On 11/23/2014 02:55 AM, Wiki Billinghurst wrote:
What do we see as the next components for Wikisource?
What are our major hurdles for system development?
If we were offered development help where do people think that we should be making use of that help? Is it incremental fixes, transactional changes, or are we wanting transformational changes, completely new features, and new opportunities?
Ten years ago, Wikipedia was already a given success, and we started to branch out into projects like Wikisource, Wikinews and what not. That was also when Google Book Search started, and when the Internet Archive got its current practices for book scanning (with the "Scribe" scanning stations) in place. Ten years earlier, in the mid 90s, the first large-scale book scanning projects appeared. In the two decades 1990-2010, several books were published on the future of digital libraries. But what has happened in the last decade? What is new, really? Has anything changed in Google Book Search or the Internet Archive in the five years 2010-2014? Yes, more books have been digitized, but are they presented or used differently?
I think a lot more can be done, e.g. algorithmic improvement of OCR engines. Wikisource hasn't looked into that, neither has the Internet Archive, and nobody knows much about what Google does internally. This isn't necessarily "wiki", so it's not clear that it's a task for WMF and its projects. Another thing could be "gamification" of proofreading or mark-up / categorization / analysis of scanned books.

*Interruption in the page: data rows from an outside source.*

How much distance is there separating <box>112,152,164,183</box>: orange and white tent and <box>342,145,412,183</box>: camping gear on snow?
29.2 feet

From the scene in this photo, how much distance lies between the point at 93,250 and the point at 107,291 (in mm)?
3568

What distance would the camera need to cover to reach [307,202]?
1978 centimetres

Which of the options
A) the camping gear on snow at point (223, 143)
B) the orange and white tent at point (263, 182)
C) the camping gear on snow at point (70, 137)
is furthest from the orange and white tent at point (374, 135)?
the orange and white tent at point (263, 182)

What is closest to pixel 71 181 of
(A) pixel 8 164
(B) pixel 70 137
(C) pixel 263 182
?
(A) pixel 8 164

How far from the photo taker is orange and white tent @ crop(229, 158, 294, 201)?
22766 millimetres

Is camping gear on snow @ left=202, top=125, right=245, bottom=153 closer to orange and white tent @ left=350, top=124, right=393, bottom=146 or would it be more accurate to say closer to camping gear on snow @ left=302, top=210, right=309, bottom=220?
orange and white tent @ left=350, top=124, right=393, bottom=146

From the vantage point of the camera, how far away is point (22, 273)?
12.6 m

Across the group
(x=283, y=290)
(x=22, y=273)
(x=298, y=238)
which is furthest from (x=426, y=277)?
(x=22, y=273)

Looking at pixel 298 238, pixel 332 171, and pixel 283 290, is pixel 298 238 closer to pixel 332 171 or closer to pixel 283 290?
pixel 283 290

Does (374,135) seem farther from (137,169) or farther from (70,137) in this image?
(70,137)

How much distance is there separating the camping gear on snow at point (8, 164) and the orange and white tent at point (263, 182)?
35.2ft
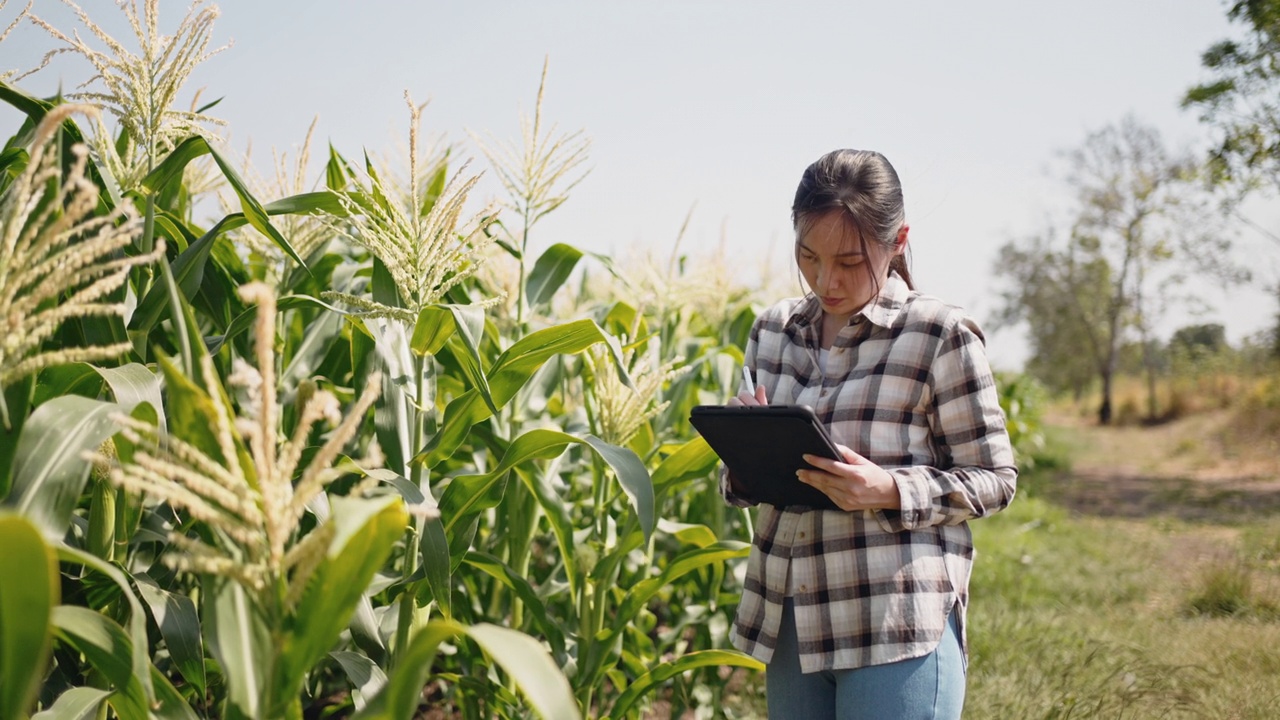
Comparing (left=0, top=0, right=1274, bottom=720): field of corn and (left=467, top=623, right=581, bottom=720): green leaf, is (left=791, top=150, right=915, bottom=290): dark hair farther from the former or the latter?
(left=467, top=623, right=581, bottom=720): green leaf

As for new kinds of content, the digitization of entire newspapers is still a new area, where the Australian national library was a pioneer some years ago, but what has happened since then? Potentially, it could become a cross-over between Wikisource and Wikinews, where each event can be found on the same day in many different newspapers. How to link them together? The problem: If we get scanned images + OCR text of 10 different newspapers, 10 years, 10 pages each day, that is 365 × 10 × 10 × 10 = 365,000 large pages to proofread, before we can do any serious analysis. How do we proofread so many pages in any reasonable time? We don't have enough volunteers for that.